## Task instructions:
**A)** Copy the passage of the mortgage rate article from "As a potential" to "calculators at Dinkytown.)".
**B)** In the mortgage rate article, list every percentage figure that appears.
**C)** Pick up the article on rising mortgage interest rates from its last sentence and keep writing.

Rising Mortgage Interest Rates: Good or Bad For Potential Home Buyers?

The hot real estate news this week is that interest rates on mortgage loans rose abruptly, thanks to some international happenings influencing Treasury rates here. According to this NY Times article, the national average for the 30-year fixed-rate mortgage jumped to 6.74 percent yesterday. At the beginning of the year, the average was only 6.18 percent.

As a potential homebuyer, my question is, will this be make homes more or less affordable? On one hand, rising interest rates will mean a bigger monthly payments for the same loan amount. But on the other, such higher payments may also start pushing home prices downwards. I’m sure the answer to this question is extremely complex, but I started to run some simple scenarios anyways.

Effect of Interest Rates on Monthly Payments
Here what happens when the rates change on a $300,000 loan:


As a rough estimate, when the interest rates rise by 1%, the mortgage payment rises by 11%. (Used the calculators at Dinkytown.)

Effect of Interest Rates on Affordability
For better or worse, lenders determine how much house you can afford by figuring out a maximum monthly payment based on your income. (I’ve written before about how these lending ratios can vary.) So if you keep the same maximum payment and the rates rise, then you can only afford a smaller loan amount. Here are some numbers starting with the previous example of a $300,000 loan.

## Provided material:
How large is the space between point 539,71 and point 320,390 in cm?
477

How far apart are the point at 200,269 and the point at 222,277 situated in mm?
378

## Answer set:
**A)**
As a potential homebuyer, my question is, will this be make homes more or less affordable? On one hand, rising interest rates will mean a bigger monthly payments for the same loan amount. But on the other, such higher payments may also start pushing home prices downwards. I’m sure the answer to this question is extremely complex, but I started to run some simple scenarios anyways.

Effect of Interest Rates on Monthly Payments
Here what happens when the rates change on a $300,000 loan:


As a rough estimate, when the interest rates rise by 1%, the mortgage payment rises by 11%. (Used the calculators at Dinkytown.)

**B)** 6.74 percent, 6.18 percent, 1%, 11%

**C)**
So? Good or Bad?
I’m just using loan balances here, so I’m ignoring the dampening effect of house downpayments. And again, actual housing prices don’t fluctuate according to such simple rules. Maybe housing prices won’t drop enough to counter the higher payments from future interest rate hikes.

Still, one thing is for sure – people who have been shopping for homes may not be able to afford what they thought they could or maybe even were already pre-approved for. Rising interest rates can also affect the housing market in other indirect ways. For example, when people with adjustable-rate mortgage try to refinance to a lower fixed rate, they’ll either be rejected or still be faced with a much bigger mortgage payment. This may lead to more foreclosures and lower prices. At least I selfishly hope so…


  1. I ultimately think it will push market prices down, which is a good thing. It’s a bad time to buy a house! After the recessions and the large decrease in interest rates, I would see one 4500 sq. ft. go up right after the other. Guess who was living in them? Families with incomes ranging from 75k-150k. They over extended themselves because their monthly payments are so low resulting from the low interest rate.

    Is this a good thing or bad thing? I’d say it’s bad when you realize you can’t afford to heat it, pay taxes on it, or even fill the thing with decent furniture. When you go to sell it, nobody could afford it. Huge losses by you and also to the banks from foreclosures, etc.

    Let’s hope this brings market prices back to “normal”.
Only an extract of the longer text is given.